What you should do =>
Your task is to give the data again, exactly, with every line intact.

Spatial question records
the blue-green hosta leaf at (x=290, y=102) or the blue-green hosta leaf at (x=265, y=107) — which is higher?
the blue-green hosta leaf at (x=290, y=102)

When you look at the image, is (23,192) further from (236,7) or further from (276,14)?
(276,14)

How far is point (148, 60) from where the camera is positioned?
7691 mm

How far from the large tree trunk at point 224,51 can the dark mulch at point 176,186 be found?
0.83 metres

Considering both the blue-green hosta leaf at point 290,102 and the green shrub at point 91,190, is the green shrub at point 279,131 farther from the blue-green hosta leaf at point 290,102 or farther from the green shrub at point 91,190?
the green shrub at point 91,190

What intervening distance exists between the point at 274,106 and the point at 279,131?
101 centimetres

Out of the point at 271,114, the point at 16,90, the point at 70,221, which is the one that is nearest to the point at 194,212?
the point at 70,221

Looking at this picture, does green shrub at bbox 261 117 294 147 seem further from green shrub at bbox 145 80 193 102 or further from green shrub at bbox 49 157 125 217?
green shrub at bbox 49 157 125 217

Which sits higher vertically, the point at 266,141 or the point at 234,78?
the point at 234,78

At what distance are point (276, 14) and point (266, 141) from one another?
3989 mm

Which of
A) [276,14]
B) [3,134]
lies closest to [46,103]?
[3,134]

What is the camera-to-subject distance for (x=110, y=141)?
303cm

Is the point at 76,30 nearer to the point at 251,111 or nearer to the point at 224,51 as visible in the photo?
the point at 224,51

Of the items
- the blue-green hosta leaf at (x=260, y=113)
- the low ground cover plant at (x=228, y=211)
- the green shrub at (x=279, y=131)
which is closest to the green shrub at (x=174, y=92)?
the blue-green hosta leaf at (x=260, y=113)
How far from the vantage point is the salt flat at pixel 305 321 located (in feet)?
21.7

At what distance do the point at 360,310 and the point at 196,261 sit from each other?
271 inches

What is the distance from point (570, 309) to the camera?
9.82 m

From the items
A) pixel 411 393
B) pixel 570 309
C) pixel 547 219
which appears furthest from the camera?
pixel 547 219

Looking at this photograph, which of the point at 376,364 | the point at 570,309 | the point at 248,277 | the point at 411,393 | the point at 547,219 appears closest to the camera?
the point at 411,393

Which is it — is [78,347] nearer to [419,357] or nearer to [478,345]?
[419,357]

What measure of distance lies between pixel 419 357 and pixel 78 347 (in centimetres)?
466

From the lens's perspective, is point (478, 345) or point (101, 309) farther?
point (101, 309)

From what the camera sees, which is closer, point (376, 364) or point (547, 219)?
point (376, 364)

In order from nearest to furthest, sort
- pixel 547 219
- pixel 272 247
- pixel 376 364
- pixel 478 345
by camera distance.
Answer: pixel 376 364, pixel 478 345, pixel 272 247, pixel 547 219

The completed task =>
the blue-green hosta leaf at (x=290, y=102) or the blue-green hosta leaf at (x=265, y=107) — which is higher?
the blue-green hosta leaf at (x=290, y=102)

When you look at the image, is (23,192) further from (236,7) or further from (276,14)?
(276,14)

How far is point (148, 60) from where the camera is positioned?
7691 mm

How far from the large tree trunk at point 224,51 can the dark mulch at point 176,186 be found?
0.83 metres

Considering both the blue-green hosta leaf at point 290,102 and the green shrub at point 91,190, is the green shrub at point 279,131 farther from the blue-green hosta leaf at point 290,102 or farther from the green shrub at point 91,190?
the green shrub at point 91,190

What intervening distance exists between the point at 274,106 and the point at 279,131?
101 centimetres

Out of the point at 271,114, the point at 16,90, the point at 70,221, which is the one that is nearest to the point at 194,212?
the point at 70,221

Looking at this picture, does green shrub at bbox 261 117 294 147 seem further from green shrub at bbox 145 80 193 102 or further from green shrub at bbox 49 157 125 217?
green shrub at bbox 49 157 125 217

Which sits higher vertically, the point at 266,141 or the point at 234,78?
the point at 234,78

At what distance are point (276, 14) and point (266, 141) from one another?
3989 mm

Which of
A) [276,14]
B) [3,134]
lies closest to [46,103]?
[3,134]

What is the camera-to-subject distance for (x=110, y=141)?
303cm

Is the point at 76,30 nearer to the point at 251,111 or nearer to the point at 224,51 as visible in the photo?
the point at 224,51

Of the items
- the blue-green hosta leaf at (x=260, y=113)
- the low ground cover plant at (x=228, y=211)
- the green shrub at (x=279, y=131)
which is closest to the green shrub at (x=174, y=92)?
the blue-green hosta leaf at (x=260, y=113)
How far from the vantage point is the salt flat at pixel 305 321 located (in feet)?
21.7

At what distance do the point at 360,310 and the point at 196,261 sit from each other?
271 inches

What is the distance from point (570, 309) to the camera?
9.82 m

From the items
A) pixel 411 393
B) pixel 570 309
C) pixel 547 219
which appears furthest from the camera?
pixel 547 219

Looking at this photograph, which of the point at 376,364 | the point at 570,309 | the point at 248,277 | the point at 411,393 | the point at 547,219 appears closest to the camera?
the point at 411,393

Which is it — is [78,347] nearer to [419,357] or nearer to [478,345]?
[419,357]

What measure of distance lies between pixel 419 357 and pixel 78 347 (in centimetres)?
466

From the lens's perspective, is point (478, 345) or point (101, 309) farther?
point (101, 309)

From what the camera sees, which is closer, point (376, 364) or point (547, 219)?
point (376, 364)

In order from nearest to furthest, sort
- pixel 547 219
- pixel 272 247
- pixel 376 364
- pixel 478 345
by camera distance.
Answer: pixel 376 364, pixel 478 345, pixel 272 247, pixel 547 219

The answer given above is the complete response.